Nationally, about three-quarters of sixth-graders are educated in a middle school. However, experts are divided on which model is best; some believe success depends on the child as much as the environment.
Objections to the 6-8 middle-school model include fears that sixth-graders are at an impressionable point in their lives and more easily influenced by their peers – in this case, other kids as old as 14.
And in addition to moving to a larger setting, most sixth-graders are attending a school that’s less likely to be within walking distance from their homes.
Also, a Duke University study concluded in 2007 that test scores of sixth-graders in elementary schools were higher than their counterparts in middle schools. Researchers considered the possibility that elementary-level sixth-graders might behave and perform better because they are under less stress than their middle school peers.
Spokane educators are confident that they’ve done their best to make the new buildings feel more intimate for their youngest students.
A key feature in all six buildings is the “neighborhood” concept, which minimizes transition time and keeps students in those neighborhoods for the core classes of language arts, social studies, math and science.
The neighborhoods also serve to limit younger students’ conduct with older students.
Morgan Macaluso, a language arts teacher at Glover Middle School, recalls the launch conferences with families the week before school.
“Parents were so relieved when they saw their next class is within arm’s reach,” Macaluso said. “That made them feel a little safer.”
For the teachers, the neighborhood concept streamlines collaboration, especially for students who may be struggling.
Because the sixth and final period is set aside for electives, “we have the capabilities as teachers to pull them from electives and close up any learning gaps,” Macaluso said.
Collaboration is boosted, Macaluso claims, by the introduction this year of late-start Mondays.
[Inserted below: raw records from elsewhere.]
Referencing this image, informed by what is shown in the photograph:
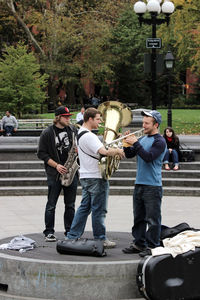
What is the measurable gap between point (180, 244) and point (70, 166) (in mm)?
2216

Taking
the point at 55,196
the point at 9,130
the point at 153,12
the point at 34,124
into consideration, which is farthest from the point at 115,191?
the point at 34,124

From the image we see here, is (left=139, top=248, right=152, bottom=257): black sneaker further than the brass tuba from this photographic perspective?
No

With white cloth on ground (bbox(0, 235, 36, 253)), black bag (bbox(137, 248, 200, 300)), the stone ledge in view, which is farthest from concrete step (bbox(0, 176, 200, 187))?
black bag (bbox(137, 248, 200, 300))

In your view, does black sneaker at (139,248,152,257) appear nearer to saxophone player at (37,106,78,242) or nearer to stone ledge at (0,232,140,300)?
stone ledge at (0,232,140,300)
Though an inconvenience for some families, the late start allows teachers to “get on the same page” and set the tone for the week.
The old model – early release on selected Fridays – was of limited value because teachers were worn out by the end of the week, Macaluso said.
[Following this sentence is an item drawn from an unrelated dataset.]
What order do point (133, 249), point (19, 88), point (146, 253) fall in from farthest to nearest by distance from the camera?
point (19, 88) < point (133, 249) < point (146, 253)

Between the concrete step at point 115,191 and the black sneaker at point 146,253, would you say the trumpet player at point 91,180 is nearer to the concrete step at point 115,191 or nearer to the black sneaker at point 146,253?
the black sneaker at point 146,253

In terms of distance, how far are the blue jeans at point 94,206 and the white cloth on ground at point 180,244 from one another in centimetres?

At Shaw Middle School in northeast Spokane, building design also plays a big part in making the school “feel smaller,” according to Principal Jon Swett.
While the seventh- and eighth-grade neighborhoods are on the upper floor, the sixth-graders are on the main floor, close to electives and the commons.
“It’s really helped our sixth-graders navigate the school,” said Swett, who opened the new Shaw building a year ago to the two upper grades.
Now it holds all three grades, but according to Swett, the building’s design and the neighborhood concept make it feel “hardly full at all.”
At Glover, first-year Principal Mike Stark is bullish about the new model, mainly because he’s seen it work during his years as a middle school principal in Cheney.
Sixth-graders also felt safe in the middle-school setting, Stark said.
“The interesting thing is we would just survey our kids and ask, ‘do you feel safe and connected?’ And year after year, the sixth-graders said they felt the safest and most connected,” Stark said.
Academically, the offerings will be broadened in middle school.
Students will be exposed to art, music and other career/technical aspects. Some of that curricula isn’t offered at the elementary school level.
“We’re not in a hurry for students to grow up,” said Greg Forsyth, director of capital projects for the district. “We just want to make sure they have the best experience that they can have.”
At the four new North Side middle schools, that experience also includes a small playground.
Sixth-graders who are still struggling to find their comfort zone should reach out to their school, said Swett, the principal at Shaw.
“If you hear something that doesn’t make sense, or if you just want to check in, just give us a call – that’s my best advice for parents right now,” Swett said.